* _WHAT TO WORK ON_
Keep the pictures out of the copy and print all the entries below exactly.

Scene-based reasoning records
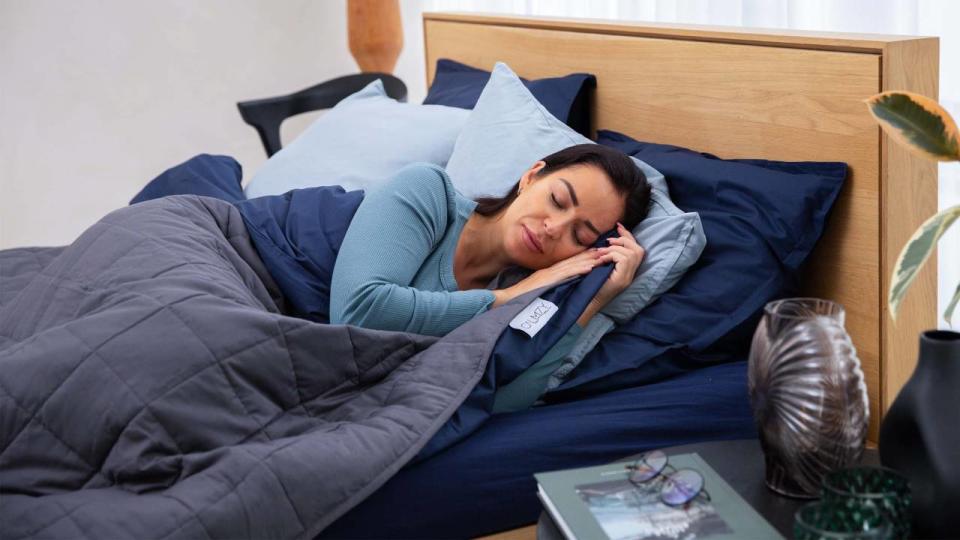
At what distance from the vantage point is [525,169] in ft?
6.68

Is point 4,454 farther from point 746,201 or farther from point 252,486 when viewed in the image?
point 746,201

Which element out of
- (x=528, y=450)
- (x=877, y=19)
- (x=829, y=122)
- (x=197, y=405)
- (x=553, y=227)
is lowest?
(x=528, y=450)

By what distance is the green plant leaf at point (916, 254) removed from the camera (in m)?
1.01

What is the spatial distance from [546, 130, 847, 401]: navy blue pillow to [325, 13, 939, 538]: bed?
0.11 feet

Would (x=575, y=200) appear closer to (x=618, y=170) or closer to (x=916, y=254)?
(x=618, y=170)

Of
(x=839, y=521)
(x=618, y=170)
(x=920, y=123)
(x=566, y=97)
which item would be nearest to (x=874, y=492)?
(x=839, y=521)

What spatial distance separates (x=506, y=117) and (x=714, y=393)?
0.79 m

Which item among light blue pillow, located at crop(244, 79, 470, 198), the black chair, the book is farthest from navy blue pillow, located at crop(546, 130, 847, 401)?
the black chair

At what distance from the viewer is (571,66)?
2.33 metres

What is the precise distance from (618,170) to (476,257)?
294 mm

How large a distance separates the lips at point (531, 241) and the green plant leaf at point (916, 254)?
31.1 inches

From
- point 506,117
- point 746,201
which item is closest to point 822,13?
point 746,201

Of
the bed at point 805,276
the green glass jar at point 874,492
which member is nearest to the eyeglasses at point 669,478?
the green glass jar at point 874,492

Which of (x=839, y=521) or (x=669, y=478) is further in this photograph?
(x=669, y=478)
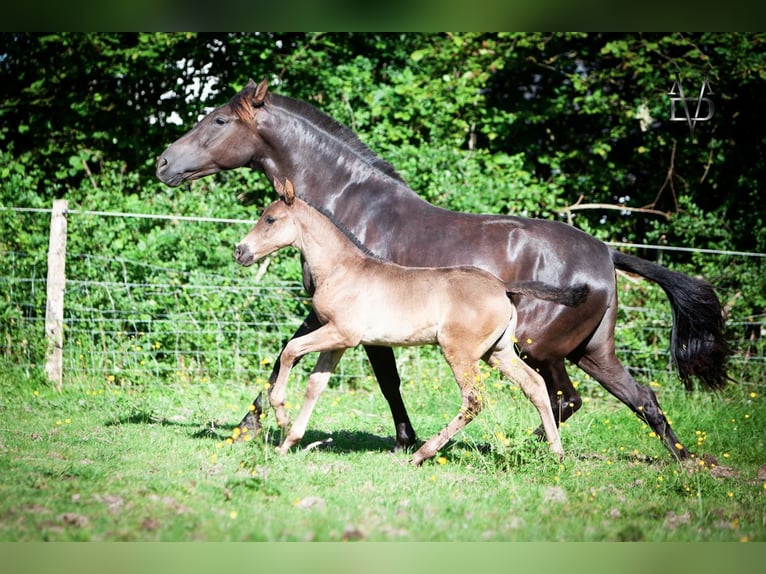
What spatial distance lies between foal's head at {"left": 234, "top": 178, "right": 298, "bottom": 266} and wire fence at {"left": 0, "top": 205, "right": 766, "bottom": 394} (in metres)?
2.98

* _FULL OUTPUT_
At what distance from the vantage point is [525,169] in ft?
6.68

Is point 4,454 farther from point 746,201 or farther from point 252,486 when viewed in the image?
point 746,201

Which element out of
- (x=528, y=450)
- (x=877, y=19)
- (x=829, y=122)
- (x=197, y=405)
- (x=553, y=227)
is lowest?
(x=528, y=450)

By what distance is the green plant leaf at point (916, 254) removed from the camera (in m)?
1.01

What is the spatial distance from [546, 130, 847, 401]: navy blue pillow to [325, 13, 939, 538]: bed?
0.11 feet

Would (x=575, y=200) appear closer to (x=618, y=170) or closer to (x=916, y=254)?
(x=618, y=170)

Of
(x=839, y=521)
(x=618, y=170)
(x=920, y=123)
(x=566, y=97)
which item would be nearest to (x=874, y=492)?
(x=839, y=521)

What spatial distance separates (x=506, y=117) and (x=714, y=393)?
0.79 m

Which item among light blue pillow, located at crop(244, 79, 470, 198), the black chair, the book is farthest from navy blue pillow, located at crop(546, 130, 847, 401)?
the black chair

At what distance from the viewer is (571,66)?
2.33 metres

What is the precise distance from (618,170) to (476,257)?
294 mm

How large a distance separates the lips at point (531, 241) and the green plant leaf at point (916, 254)?
31.1 inches

From
- point 506,117
- point 746,201
which item is closest to point 822,13?
point 746,201

Of
the bed at point 805,276
the green glass jar at point 874,492
which member is nearest to the eyeglasses at point 669,478?
the green glass jar at point 874,492

Which of (x=839, y=521) or (x=669, y=478) is further in this photograph?
(x=669, y=478)
What spatial distance lies between foal's head at {"left": 234, "top": 178, "right": 298, "bottom": 266} and wire fence at {"left": 0, "top": 205, "right": 766, "bottom": 394} (in metres)?
2.98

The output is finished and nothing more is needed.